**What this task involves:** Reproduce the lines below, from the one holding "What distance would" through the end of the records, inclusive, and omit the pictures from your answer.

**Stored rows:**

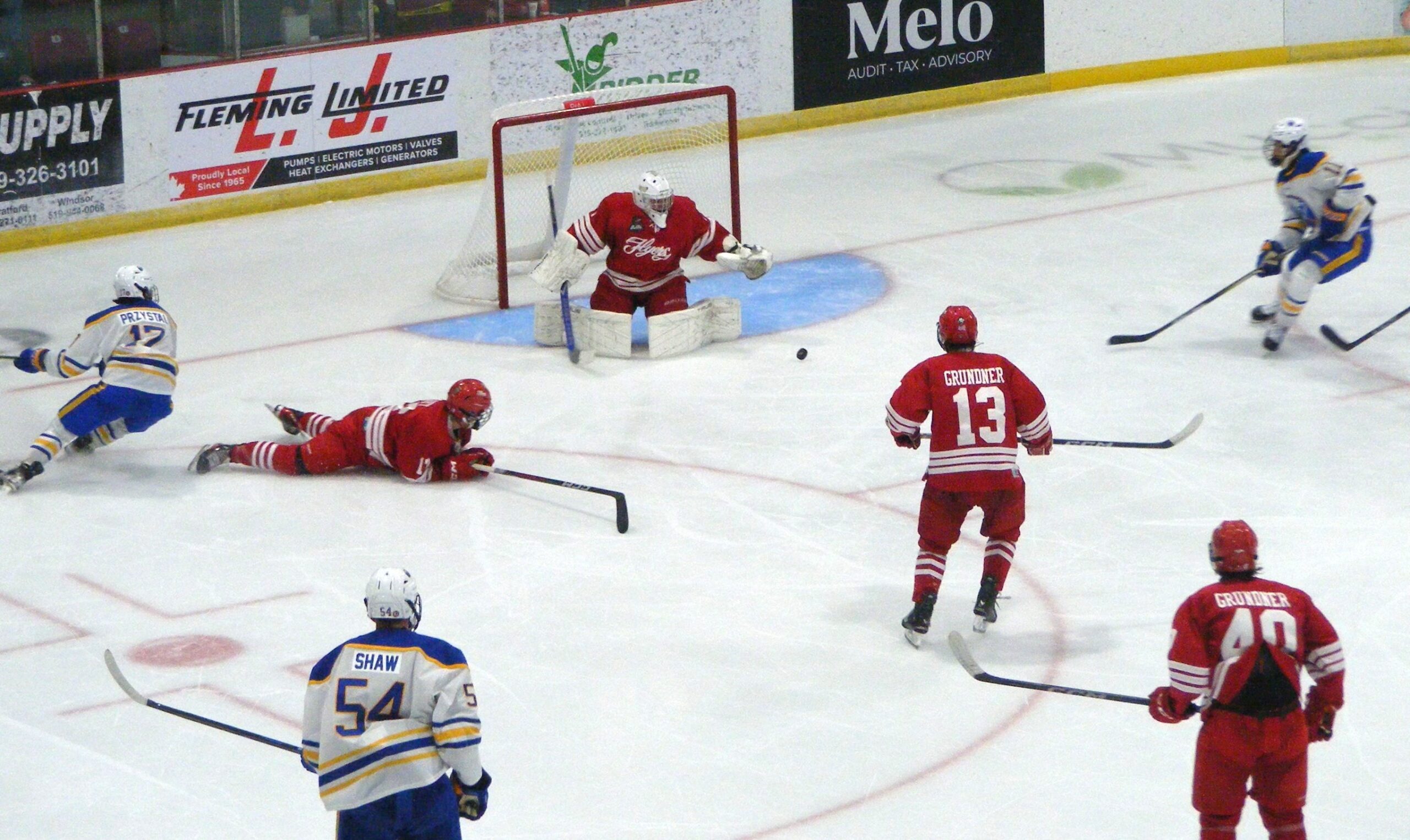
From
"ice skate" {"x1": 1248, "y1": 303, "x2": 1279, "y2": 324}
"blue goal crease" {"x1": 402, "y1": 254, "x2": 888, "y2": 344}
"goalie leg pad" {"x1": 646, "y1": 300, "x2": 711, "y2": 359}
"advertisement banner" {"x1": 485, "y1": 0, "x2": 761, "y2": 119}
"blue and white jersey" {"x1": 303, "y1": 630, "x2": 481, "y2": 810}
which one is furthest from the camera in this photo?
"advertisement banner" {"x1": 485, "y1": 0, "x2": 761, "y2": 119}

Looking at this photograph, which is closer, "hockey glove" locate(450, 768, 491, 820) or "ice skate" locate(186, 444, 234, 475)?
"hockey glove" locate(450, 768, 491, 820)

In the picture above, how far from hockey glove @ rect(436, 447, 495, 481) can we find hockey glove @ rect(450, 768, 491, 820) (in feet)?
11.6

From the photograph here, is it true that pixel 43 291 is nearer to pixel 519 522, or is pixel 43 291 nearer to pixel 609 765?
pixel 519 522

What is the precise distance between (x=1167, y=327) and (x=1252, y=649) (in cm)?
507

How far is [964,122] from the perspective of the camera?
14.2 meters

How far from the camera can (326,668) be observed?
4219 millimetres

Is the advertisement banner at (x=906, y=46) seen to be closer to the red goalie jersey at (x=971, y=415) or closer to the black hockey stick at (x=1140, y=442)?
the black hockey stick at (x=1140, y=442)

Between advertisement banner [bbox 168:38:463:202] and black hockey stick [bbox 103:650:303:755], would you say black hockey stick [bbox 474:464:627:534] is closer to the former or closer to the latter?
black hockey stick [bbox 103:650:303:755]

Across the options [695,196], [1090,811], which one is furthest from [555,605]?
[695,196]

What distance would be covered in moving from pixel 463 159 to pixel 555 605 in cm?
664

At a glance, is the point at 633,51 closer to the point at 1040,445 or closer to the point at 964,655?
the point at 1040,445

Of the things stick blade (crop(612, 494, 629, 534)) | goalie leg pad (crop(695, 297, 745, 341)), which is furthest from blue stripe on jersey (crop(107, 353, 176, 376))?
goalie leg pad (crop(695, 297, 745, 341))

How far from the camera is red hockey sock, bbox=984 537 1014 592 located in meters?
6.23

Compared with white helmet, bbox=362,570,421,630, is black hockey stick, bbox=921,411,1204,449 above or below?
below
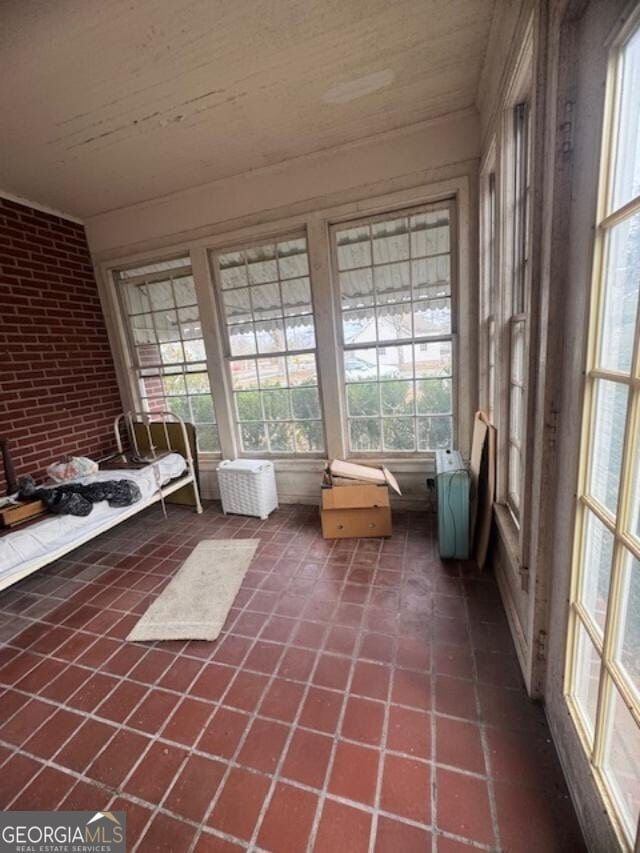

**Exercise output:**
What distance would be covered in moving from pixel 463 159 to pixel 555 605 in cm?
664

At a glance, is the point at 633,51 closer to the point at 1040,445 or closer to the point at 964,655?
the point at 1040,445

Of the things stick blade (crop(612, 494, 629, 534)) | goalie leg pad (crop(695, 297, 745, 341)), which is furthest from blue stripe on jersey (crop(107, 353, 176, 376))?
goalie leg pad (crop(695, 297, 745, 341))

How far from the camera is red hockey sock, bbox=984 537 1014 592 located in meters?
6.23

Compared with white helmet, bbox=362,570,421,630, is black hockey stick, bbox=921,411,1204,449 above or below?
below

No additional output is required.